During our third year engineering we had All India Tour organised and Nainital was one of the destinations. There in a shop I found this Khukuri and I purchase it (i think my friends would remember it now). Back home I decorated it on the hall wall and it was a major attraction. While the youngsters in my family were excited to look at the collection, elders told me that keeping weapons which would cause harm was not a good idea. I do not know why but the Talwar, Khukuri Umri, Bhagnakha, Khanda, Pichangatti, Adya Kathi and so fascinated me in those times. I wondered elders were against young keeping them. Later on while reading Ramayana I understood the reason.  
 
While on exile Sitadevi asks Shri Rama what was the necessity for him to carry bow and arrow with him, now that he is living a life of hermit. She feels that when he has to live a life of a sage in forest he could indulge in cruelty without enmity because of the weapons he carried. To establish her stance she tells the story of a Sage who lived in the forest amidst animals that adored him. He never harmed anyone and that was his nature. As if to challenge his nature, Indra, the leader of Devas came to him and gave him a sword for safekeeping until he returned. The sage agreed and started to guard that sword. As promised he would not leave the sword he carried it wherever he went. Without knowledge the faculty of the weapon comes to stick to the carrier of that weapon and hence anger, fury and ultimately inclination to use the weapon set in. The sage was driven by such faculties as a result the sage who was gentle turned violent. Further Sitadevi says that all this happened owing to the reason of associating with a weapon constantly, and the sequel of constant association with weapon is as good as constant association with fire. Sitadevi feels that carrying a weapon was unnecessary and deadly.

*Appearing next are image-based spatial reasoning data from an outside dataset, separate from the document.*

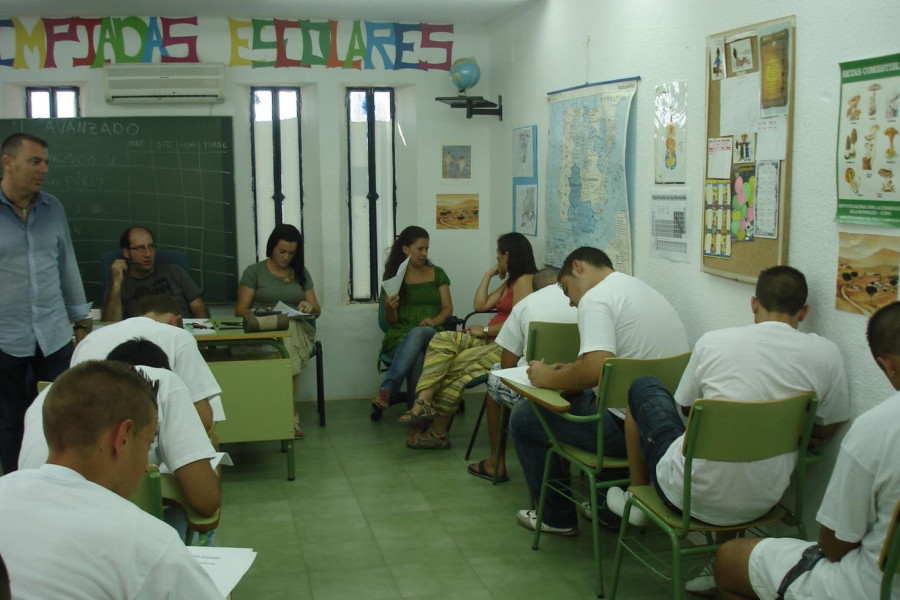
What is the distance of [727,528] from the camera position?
2.55m

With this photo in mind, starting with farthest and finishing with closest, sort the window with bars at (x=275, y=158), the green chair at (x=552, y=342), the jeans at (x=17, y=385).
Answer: the window with bars at (x=275, y=158) → the green chair at (x=552, y=342) → the jeans at (x=17, y=385)

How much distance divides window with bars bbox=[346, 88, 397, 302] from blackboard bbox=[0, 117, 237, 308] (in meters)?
0.87

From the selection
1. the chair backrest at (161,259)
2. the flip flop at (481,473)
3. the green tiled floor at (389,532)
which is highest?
the chair backrest at (161,259)

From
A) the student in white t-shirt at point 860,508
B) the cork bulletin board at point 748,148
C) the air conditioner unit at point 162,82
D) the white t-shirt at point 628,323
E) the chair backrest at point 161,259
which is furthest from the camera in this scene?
the air conditioner unit at point 162,82

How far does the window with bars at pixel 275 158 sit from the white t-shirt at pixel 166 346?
3.21 meters

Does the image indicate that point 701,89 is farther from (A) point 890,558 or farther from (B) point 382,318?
(B) point 382,318

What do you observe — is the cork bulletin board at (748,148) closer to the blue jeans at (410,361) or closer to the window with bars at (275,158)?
the blue jeans at (410,361)

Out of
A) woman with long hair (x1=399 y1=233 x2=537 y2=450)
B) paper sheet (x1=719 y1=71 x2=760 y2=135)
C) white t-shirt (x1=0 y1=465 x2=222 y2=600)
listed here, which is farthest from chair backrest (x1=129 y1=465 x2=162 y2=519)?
woman with long hair (x1=399 y1=233 x2=537 y2=450)

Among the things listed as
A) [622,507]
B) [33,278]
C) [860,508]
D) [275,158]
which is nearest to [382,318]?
[275,158]

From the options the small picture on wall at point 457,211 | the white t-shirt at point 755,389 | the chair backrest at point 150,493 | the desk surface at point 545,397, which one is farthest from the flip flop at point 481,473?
the chair backrest at point 150,493

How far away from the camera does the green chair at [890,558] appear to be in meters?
1.74

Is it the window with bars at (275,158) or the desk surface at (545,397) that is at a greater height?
the window with bars at (275,158)

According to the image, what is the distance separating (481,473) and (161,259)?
2.42 meters

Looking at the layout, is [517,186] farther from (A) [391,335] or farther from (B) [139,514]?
(B) [139,514]
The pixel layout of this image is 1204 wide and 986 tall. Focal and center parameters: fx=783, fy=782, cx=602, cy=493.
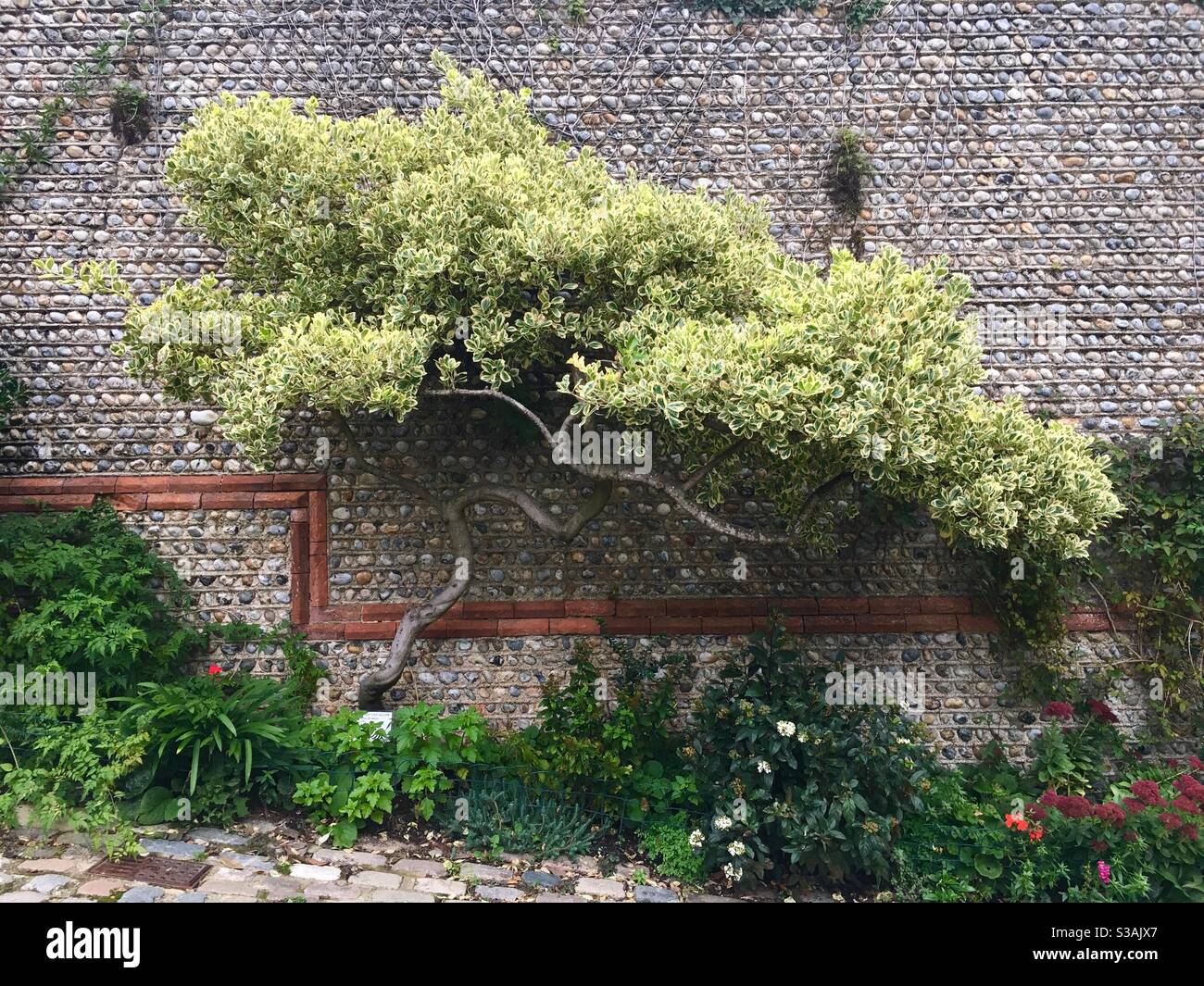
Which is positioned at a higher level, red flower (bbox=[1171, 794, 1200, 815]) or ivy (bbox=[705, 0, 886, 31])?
ivy (bbox=[705, 0, 886, 31])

Next is how Shri Rama talks to his beloved and convinces her by saying that as a Kshatriya he was entitled to carry a weapon. It was perfectly justified to kill wild animals and demons. Though he was not in the forest to wage war, it was his responsibility to protect Sitadevi and his brother Lakshmana. It was his Apad Dharma (Duty at Distress) to carry a weapon.

Look at the present situation the Taliban and ISIS have SLR-101, SGI-21, RPG-7, MGL, AK 47 and so to terrorise the world. Is U.S.A playing the role of Indra as in the story told by Sitadevi…… though definitely Taliban and ISIS are not like the Sage in that story……

We do need weapons, not to terrorise but to defend. Also the weapon is the same even in the hand of a soldier or a terrorist but the intentions behind the use of it is different.......am I right???